Polysaccharide production. The polysaccharide-producing strain of L. plantarum was grown in modified MRS with glucose, galactose, mannose, fructose, sucrose, maltose and lactose as sole sugar sources. This was done to detect possible differences in polysaccharide structure as affected by sugar source. Centrifugation to remove cells was followed by precipitation of the polysaccharide with an acetone-alcohol mixture (1:3). The precipitated material was then dialyzed and lyophilized. Analysis of the lyophilized precipitate showed no evidence of protein presence. Hydrolyzed samples were then analyzed by chromatography using several sugars and sugar acids as standards.
The retention time of the peaks obtained from all samples are shown in
Table II.2 while those for standards are listed in Table II.3. Many of the peaks obtained were common regardless of the sugar source (Figures II.9 and 11.10).
The peak at 10 min shows the presence of glucose and a peak at 12 min matches the retention time for mannose. The peak observed at 7-8 min is due to the TFA used to hydrolyse the samples which was not completely removed by air drying.
The peak at 16 min corresponds to the ethanol used for polysaccharide precipitation.
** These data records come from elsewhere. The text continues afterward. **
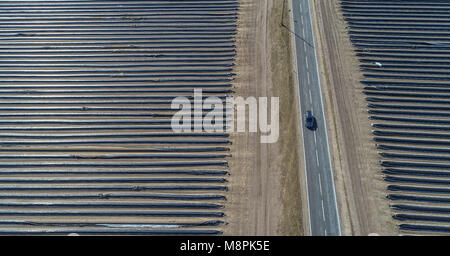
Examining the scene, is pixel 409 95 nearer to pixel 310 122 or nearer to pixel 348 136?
pixel 348 136

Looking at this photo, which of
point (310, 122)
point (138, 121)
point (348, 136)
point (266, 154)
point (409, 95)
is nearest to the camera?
point (266, 154)

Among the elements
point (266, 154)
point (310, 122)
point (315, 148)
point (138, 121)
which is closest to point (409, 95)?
point (310, 122)

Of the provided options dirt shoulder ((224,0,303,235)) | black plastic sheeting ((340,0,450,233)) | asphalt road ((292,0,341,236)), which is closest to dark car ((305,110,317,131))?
asphalt road ((292,0,341,236))

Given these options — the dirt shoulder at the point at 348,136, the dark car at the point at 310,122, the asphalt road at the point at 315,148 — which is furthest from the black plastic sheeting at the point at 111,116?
the dirt shoulder at the point at 348,136

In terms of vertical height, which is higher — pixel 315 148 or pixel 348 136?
pixel 348 136

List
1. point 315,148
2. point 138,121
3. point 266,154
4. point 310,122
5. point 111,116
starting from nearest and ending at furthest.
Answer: point 315,148 → point 266,154 → point 310,122 → point 138,121 → point 111,116
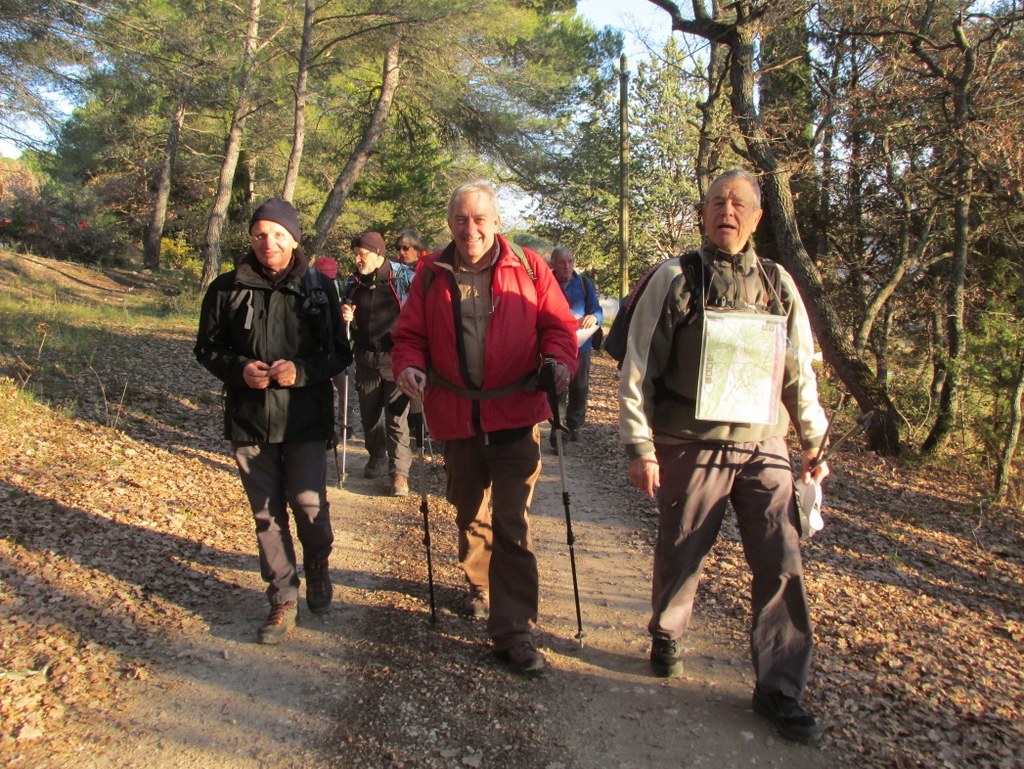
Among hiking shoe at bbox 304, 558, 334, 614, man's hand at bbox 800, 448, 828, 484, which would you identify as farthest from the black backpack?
hiking shoe at bbox 304, 558, 334, 614

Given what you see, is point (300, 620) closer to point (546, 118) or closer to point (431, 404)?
point (431, 404)

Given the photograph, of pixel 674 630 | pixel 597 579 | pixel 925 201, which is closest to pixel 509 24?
pixel 925 201

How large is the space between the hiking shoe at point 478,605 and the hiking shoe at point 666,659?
3.18 ft

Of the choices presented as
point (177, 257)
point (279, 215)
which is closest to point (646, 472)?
point (279, 215)

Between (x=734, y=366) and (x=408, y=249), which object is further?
(x=408, y=249)

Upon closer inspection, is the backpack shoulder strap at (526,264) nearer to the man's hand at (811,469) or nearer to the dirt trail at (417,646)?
the man's hand at (811,469)

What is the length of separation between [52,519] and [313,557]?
191 centimetres

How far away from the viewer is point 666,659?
139 inches

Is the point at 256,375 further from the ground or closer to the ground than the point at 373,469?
further from the ground

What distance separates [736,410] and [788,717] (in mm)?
1220

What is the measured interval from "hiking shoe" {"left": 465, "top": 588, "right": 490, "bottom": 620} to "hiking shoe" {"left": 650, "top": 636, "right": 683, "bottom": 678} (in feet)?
3.18

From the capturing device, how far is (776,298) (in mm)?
3203

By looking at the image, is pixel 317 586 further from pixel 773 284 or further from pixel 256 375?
pixel 773 284

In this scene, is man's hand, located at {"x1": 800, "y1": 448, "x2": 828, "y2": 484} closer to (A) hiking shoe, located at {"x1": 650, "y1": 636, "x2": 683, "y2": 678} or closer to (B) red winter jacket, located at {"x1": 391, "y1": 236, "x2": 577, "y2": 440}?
(A) hiking shoe, located at {"x1": 650, "y1": 636, "x2": 683, "y2": 678}
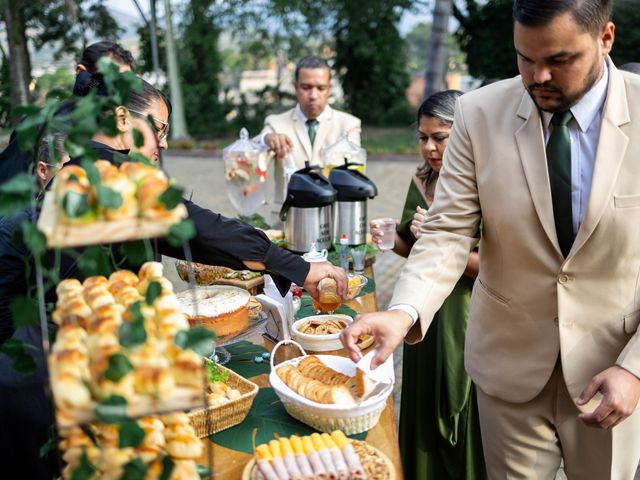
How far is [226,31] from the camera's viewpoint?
915 inches

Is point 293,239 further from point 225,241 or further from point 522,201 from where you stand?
point 522,201

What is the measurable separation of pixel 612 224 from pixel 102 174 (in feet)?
4.59

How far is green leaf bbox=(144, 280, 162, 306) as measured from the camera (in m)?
1.41

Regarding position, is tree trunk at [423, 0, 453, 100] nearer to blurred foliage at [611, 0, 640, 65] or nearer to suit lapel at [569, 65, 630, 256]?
blurred foliage at [611, 0, 640, 65]

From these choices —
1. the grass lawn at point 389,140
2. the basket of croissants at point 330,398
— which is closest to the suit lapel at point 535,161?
the basket of croissants at point 330,398

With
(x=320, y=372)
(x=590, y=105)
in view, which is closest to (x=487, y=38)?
(x=590, y=105)

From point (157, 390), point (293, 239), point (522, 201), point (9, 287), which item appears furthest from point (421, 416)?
point (157, 390)

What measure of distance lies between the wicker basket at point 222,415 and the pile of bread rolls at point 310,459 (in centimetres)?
24

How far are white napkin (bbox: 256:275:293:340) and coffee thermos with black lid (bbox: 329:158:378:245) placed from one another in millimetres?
1440

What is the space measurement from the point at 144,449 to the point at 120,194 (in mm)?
548

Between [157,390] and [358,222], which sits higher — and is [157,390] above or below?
above

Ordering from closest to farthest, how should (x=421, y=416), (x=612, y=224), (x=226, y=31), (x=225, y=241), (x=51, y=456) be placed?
(x=612, y=224) → (x=51, y=456) → (x=225, y=241) → (x=421, y=416) → (x=226, y=31)

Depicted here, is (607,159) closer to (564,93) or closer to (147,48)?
(564,93)

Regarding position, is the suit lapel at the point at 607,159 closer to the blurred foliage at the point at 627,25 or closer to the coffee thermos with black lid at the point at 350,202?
the coffee thermos with black lid at the point at 350,202
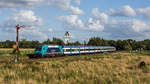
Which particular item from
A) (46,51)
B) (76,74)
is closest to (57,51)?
(46,51)

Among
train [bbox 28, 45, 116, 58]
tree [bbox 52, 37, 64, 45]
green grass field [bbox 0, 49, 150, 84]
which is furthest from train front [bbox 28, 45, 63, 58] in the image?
tree [bbox 52, 37, 64, 45]

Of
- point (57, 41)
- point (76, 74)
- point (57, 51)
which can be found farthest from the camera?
point (57, 41)

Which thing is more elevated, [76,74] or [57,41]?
[57,41]

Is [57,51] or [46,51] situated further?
[57,51]

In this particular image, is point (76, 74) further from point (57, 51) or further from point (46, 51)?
point (57, 51)

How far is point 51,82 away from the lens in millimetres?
10656

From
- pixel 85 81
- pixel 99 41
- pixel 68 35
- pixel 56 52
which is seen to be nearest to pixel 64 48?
pixel 56 52

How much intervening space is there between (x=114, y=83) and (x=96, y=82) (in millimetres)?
1090

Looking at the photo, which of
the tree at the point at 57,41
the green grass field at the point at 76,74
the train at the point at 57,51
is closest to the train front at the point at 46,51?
the train at the point at 57,51

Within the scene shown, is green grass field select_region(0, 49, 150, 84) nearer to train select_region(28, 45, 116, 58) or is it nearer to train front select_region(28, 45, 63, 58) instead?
train front select_region(28, 45, 63, 58)

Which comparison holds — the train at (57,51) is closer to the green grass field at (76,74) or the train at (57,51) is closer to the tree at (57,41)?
the green grass field at (76,74)

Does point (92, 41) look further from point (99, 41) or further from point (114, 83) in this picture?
point (114, 83)

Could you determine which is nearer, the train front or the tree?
the train front

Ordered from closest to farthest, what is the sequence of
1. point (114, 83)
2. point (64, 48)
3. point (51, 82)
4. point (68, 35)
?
point (114, 83) → point (51, 82) → point (64, 48) → point (68, 35)
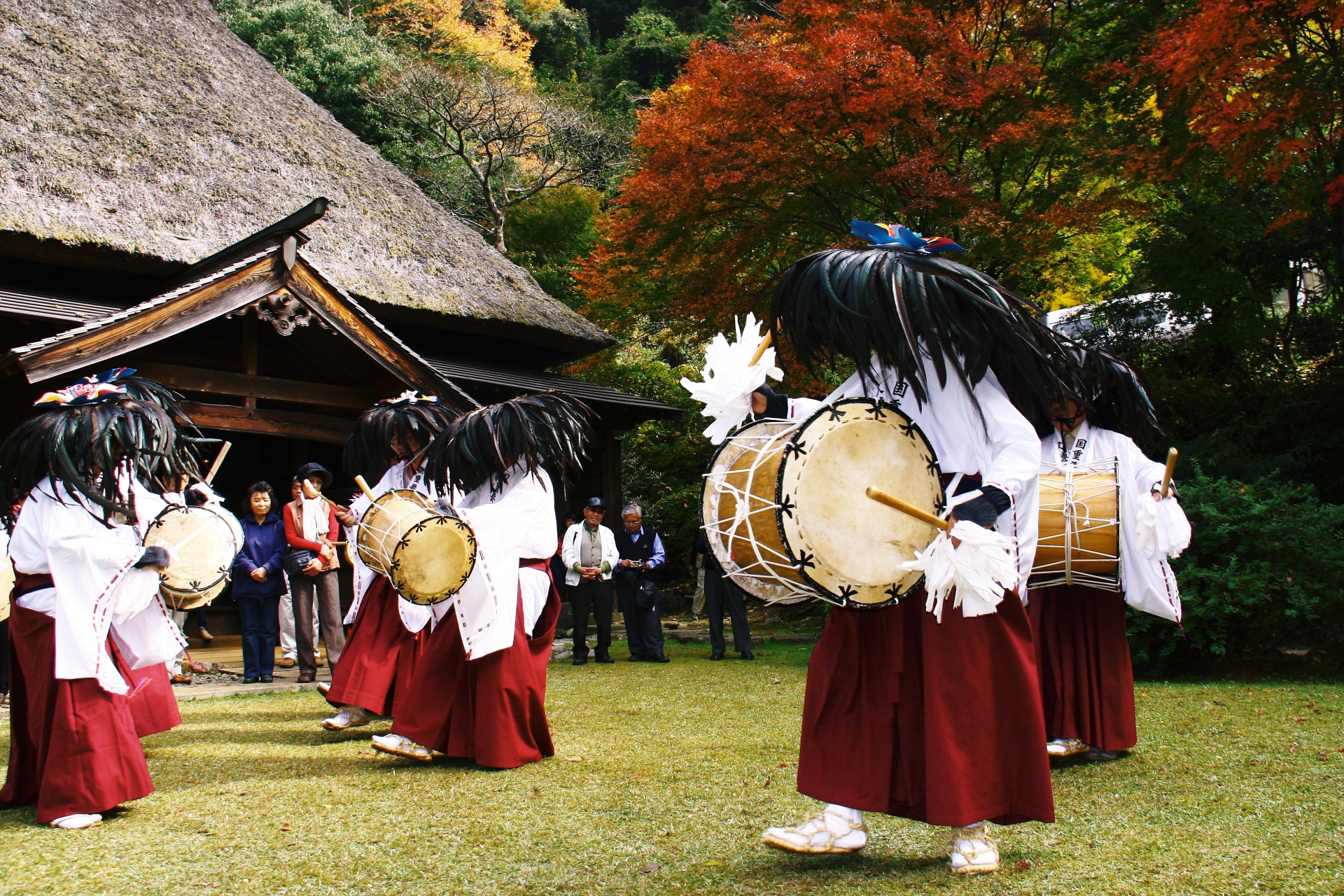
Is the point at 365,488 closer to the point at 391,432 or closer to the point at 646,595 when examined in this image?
the point at 391,432

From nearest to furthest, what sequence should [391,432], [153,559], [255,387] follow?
1. [153,559]
2. [391,432]
3. [255,387]

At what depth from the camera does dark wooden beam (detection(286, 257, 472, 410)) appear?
9.13m

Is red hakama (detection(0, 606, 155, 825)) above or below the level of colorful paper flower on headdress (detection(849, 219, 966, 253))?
below

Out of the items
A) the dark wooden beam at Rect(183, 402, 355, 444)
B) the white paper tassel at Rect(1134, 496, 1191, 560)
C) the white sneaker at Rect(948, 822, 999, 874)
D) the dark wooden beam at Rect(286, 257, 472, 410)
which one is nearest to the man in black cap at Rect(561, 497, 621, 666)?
the dark wooden beam at Rect(286, 257, 472, 410)

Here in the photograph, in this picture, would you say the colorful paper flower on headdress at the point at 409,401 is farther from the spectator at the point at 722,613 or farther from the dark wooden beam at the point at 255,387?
the spectator at the point at 722,613

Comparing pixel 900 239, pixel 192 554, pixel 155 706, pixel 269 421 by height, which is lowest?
pixel 155 706

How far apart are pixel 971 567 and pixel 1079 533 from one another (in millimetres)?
1960

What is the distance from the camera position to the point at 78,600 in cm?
388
When hydrolyzed MRS was injected as control, several peaks matched the retention time of glucose, TFA, ethanol and other unidentified peaks observed in hydrolyzed polysaccharide samples. 22 Hydrolyzed polysaccharide samples isolated after L. plantarum fermentation using various sugar sources were mixed with glucose or galactose standards in a
1:1 ratio. A peak corresponding to galactose was only present when galactose was added to the sample, showing that no galactose is present in the structure of polysaccharide. A glucose peak was present in the chromatogram for hydrolyzed polysaccharide samples with and without glucose as an internal standard. This could indicate that glucose is a component of the polysaccharide structure (Table
II.4). A peak at 12 min was also present in all samples which matches the retention time of mannose.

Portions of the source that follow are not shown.